_Prompt_
Arrange as a numbered list, with blank lines omitted, only the lines of the entries that begin at the line containing "Which item is" and end after the line containing "52.4 inches".

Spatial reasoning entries
:::::
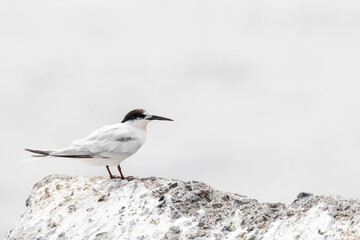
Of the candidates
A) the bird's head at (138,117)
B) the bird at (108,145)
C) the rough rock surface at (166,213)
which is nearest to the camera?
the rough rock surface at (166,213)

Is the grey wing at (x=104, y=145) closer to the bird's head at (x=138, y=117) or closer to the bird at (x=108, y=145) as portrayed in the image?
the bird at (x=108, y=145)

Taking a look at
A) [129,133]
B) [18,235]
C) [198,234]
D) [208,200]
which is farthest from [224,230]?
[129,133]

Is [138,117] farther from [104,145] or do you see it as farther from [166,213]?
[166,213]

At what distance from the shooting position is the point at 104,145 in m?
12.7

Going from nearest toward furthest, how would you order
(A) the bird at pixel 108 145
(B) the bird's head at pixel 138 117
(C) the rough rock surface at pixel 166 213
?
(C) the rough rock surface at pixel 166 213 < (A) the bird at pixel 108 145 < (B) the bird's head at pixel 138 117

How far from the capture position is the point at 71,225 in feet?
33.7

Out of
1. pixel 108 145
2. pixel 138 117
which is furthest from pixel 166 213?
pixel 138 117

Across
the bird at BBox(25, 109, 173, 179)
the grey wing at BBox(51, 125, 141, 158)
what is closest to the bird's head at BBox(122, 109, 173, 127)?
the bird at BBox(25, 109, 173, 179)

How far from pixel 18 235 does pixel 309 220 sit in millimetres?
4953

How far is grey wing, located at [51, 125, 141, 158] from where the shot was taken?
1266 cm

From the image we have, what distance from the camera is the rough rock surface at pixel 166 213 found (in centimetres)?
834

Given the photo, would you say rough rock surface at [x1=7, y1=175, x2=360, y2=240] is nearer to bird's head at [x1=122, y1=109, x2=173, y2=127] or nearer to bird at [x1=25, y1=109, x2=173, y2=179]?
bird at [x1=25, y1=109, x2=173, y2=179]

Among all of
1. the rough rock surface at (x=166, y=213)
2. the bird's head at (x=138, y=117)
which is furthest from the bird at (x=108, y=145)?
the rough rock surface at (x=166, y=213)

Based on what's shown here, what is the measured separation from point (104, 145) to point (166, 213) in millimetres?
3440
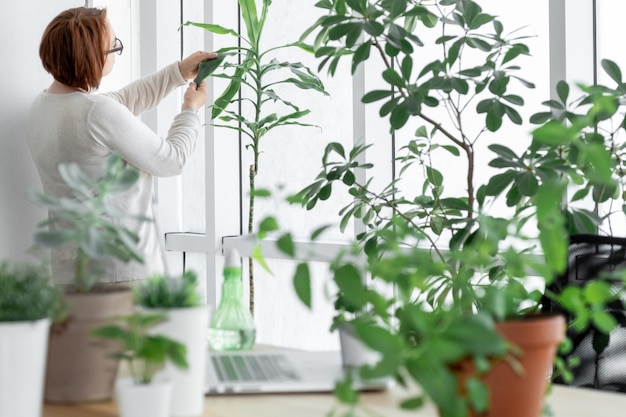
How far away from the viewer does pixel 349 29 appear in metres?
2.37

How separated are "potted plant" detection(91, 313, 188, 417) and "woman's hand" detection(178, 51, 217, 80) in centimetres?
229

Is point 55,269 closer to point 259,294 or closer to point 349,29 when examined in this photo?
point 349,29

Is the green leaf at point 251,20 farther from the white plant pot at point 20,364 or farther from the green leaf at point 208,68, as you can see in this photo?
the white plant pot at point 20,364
:::::
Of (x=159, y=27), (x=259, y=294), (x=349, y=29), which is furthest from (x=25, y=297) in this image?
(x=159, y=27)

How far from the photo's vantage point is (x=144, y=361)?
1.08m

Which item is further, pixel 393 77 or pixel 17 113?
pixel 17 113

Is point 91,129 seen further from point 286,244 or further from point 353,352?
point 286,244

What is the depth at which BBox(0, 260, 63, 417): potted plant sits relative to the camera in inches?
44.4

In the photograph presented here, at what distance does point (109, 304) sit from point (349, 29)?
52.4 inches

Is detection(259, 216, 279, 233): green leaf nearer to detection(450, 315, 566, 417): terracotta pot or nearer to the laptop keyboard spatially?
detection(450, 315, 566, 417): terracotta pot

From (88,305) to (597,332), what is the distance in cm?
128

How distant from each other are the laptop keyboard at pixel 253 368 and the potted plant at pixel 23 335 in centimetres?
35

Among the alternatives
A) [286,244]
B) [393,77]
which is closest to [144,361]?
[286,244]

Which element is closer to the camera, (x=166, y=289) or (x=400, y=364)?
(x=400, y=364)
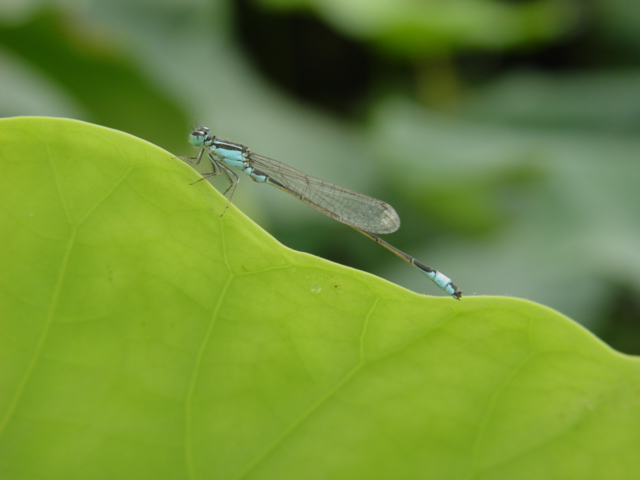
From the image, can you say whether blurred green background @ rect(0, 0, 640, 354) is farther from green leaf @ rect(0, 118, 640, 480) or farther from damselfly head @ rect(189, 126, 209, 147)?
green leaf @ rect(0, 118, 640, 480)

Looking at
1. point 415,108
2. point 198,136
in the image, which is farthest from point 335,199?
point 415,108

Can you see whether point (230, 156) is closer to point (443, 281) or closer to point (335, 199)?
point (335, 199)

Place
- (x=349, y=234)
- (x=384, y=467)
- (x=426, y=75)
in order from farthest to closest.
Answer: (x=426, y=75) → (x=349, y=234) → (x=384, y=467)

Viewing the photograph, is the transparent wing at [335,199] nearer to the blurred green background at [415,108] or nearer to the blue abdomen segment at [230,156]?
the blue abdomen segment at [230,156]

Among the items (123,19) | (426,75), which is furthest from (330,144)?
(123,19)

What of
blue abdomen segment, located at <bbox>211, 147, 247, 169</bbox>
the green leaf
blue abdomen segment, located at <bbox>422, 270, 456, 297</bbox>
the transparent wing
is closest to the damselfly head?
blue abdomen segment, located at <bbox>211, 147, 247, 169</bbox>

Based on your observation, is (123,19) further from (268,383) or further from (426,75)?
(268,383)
:::::
_Reply_
1. Which item is further, pixel 393 77 or pixel 17 113?
2. pixel 17 113
3. Is point 91,129 seen further from point 286,244 or further from point 353,352?
4. point 286,244
5. What is the depth at which BBox(0, 260, 63, 417): potted plant sits relative to the camera in inches?
6. 44.4
7. In the photograph presented here, at what distance does point (109, 304) sit from point (349, 29)?
8. 52.4 inches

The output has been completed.